---------- TEXT BLOCK ----------

December 1, 2011 (REVISED January 4, 2012) Call for Applications: New NASA/Library of Congress Chair in Astrobiology
Press Contact: Donna Urschel, Office of Communications, (202) 707-1639
Public Contact: Carolyn Brown, John W. Kluge Center, (202) 707-0636
The John W. Kluge Center at the Library of Congress is accepting applications and nominations for the new Baruch S. Blumberg NASA/Library of Congress Chair in Astrobiology.
Applications and nominations must be postmarked by Feb. 13, 2012 (extended). For guidelines and forms, visit www.loc.gov/loc/kluge/fellowships/NASA-astrobiology.html. Candidates should apply directly using the online form. Nominations should be submitted in writing to [email protected].
The astrobiology chair is a new distinguished senior research position in residence at the Library’s Kluge Center for a period of up to 12 months. This is an appointment made by the Librarian of Congress on the recommendation of a selection committee, which considers both applications and nominations. For the Library’s announcement of the chair, visit www.loc.gov/today/pr/2011/11-202.html.
Using the collections and services at the Library of Congress, the chair holder conducts research at the intersection between the science of astrobiology and its humanistic aspects, particularly its societal implications. The astrobiology scholar receives a stipend of $13,500 per month. The tenure is expected to begin in October 2012.

----------

QUESTIONS TO ANSWER:
1. Summarize the announcement in two sentences.
2. According to the announcement, what monthly stipend does the astrobiology scholar receive?
The data are separate material, independent of the announcement.

---------- RAW DATA ----------

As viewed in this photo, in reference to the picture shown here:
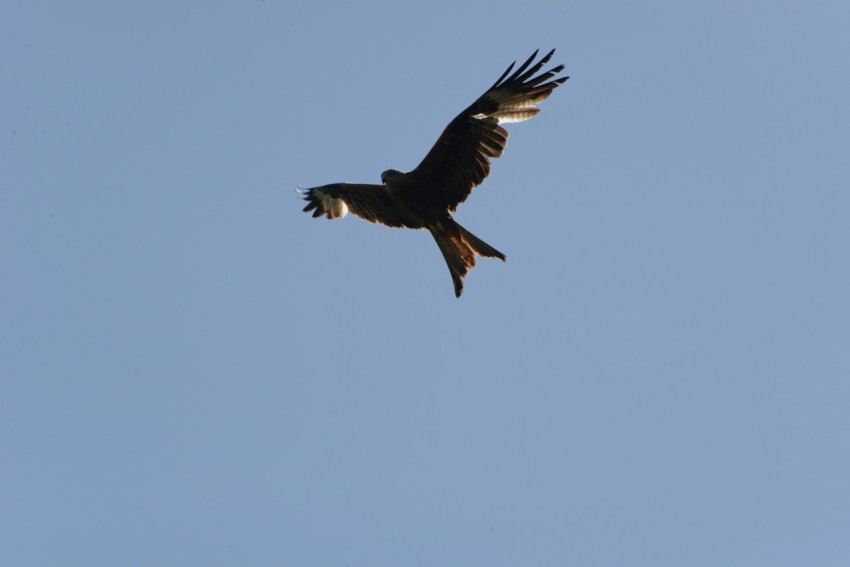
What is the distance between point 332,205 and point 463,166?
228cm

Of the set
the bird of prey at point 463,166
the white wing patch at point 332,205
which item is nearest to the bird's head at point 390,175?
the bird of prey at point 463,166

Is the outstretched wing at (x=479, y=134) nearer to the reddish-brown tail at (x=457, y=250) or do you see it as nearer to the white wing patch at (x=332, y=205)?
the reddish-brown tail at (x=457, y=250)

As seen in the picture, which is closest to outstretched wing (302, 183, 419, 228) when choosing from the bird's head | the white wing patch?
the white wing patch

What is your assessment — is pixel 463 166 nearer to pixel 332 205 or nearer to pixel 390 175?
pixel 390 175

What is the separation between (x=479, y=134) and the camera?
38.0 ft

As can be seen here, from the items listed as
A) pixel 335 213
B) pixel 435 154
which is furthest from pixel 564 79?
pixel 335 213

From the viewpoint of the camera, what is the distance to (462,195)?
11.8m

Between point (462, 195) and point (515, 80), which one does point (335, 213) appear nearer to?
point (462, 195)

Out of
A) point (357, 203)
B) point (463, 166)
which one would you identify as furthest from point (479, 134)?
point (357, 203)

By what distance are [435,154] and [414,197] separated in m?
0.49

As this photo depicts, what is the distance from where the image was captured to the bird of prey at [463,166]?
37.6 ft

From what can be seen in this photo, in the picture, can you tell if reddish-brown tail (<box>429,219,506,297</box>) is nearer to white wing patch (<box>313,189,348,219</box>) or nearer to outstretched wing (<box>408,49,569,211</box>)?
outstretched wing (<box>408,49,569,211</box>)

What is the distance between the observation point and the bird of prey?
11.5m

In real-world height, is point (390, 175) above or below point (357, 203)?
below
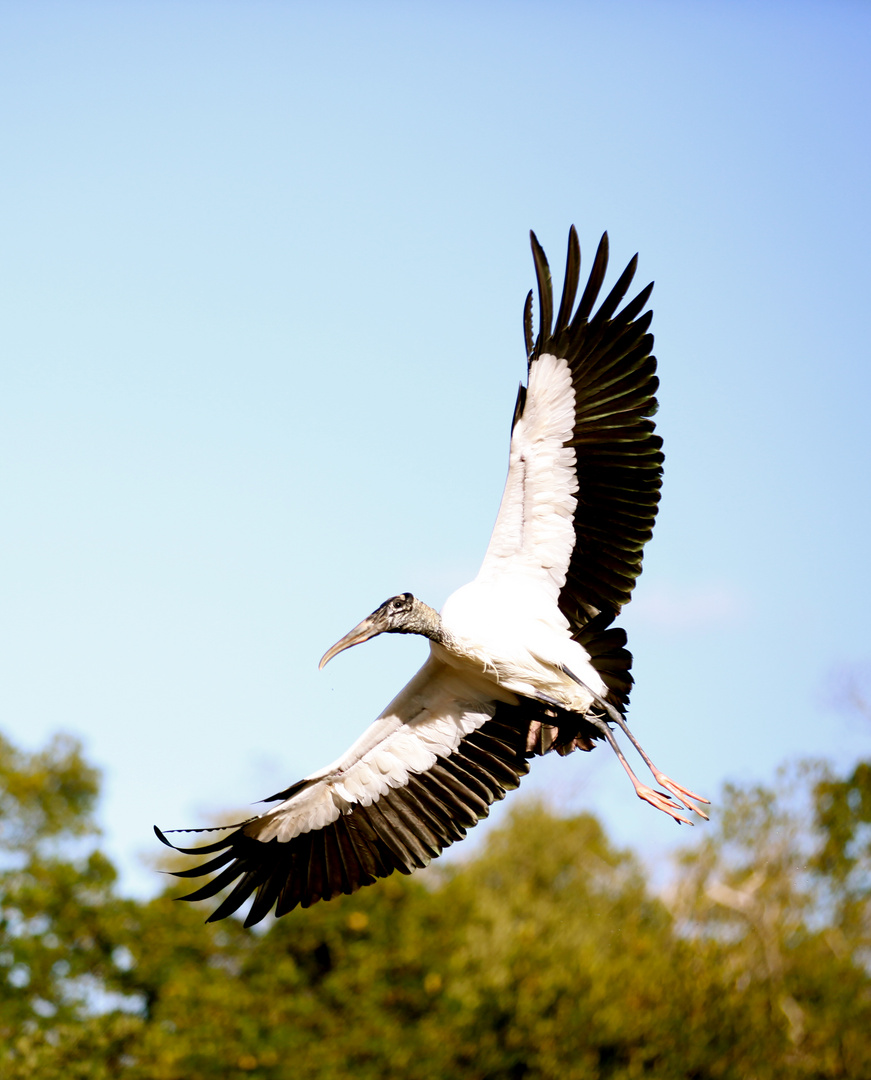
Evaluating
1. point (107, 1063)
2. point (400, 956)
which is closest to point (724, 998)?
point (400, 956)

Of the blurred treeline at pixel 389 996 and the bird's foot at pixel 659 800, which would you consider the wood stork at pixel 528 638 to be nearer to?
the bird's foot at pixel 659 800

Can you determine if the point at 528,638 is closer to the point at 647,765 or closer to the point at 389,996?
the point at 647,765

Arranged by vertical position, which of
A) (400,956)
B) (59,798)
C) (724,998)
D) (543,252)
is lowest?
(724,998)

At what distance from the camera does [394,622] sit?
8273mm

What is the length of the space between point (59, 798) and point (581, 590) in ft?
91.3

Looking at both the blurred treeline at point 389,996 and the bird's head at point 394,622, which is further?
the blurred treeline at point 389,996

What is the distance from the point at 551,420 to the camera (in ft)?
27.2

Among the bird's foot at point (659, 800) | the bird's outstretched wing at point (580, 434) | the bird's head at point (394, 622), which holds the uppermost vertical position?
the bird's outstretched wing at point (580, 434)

----------

TASK-BY-TASK RESULTS:
1. The John W. Kluge Center at the Library of Congress is accepting applications and nominations, postmarked by Feb. 13, 2012, for the new Baruch S. Blumberg NASA/Library of Congress Chair in Astrobiology, a distinguished senior research position in residence for up to 12 months. The chair holder uses the Library's collections to research the intersection between the science of astrobiology and its humanistic aspects, receives a stipend of $13,500 per month, and is expected to begin in October 2012.

2. $13,500 per month.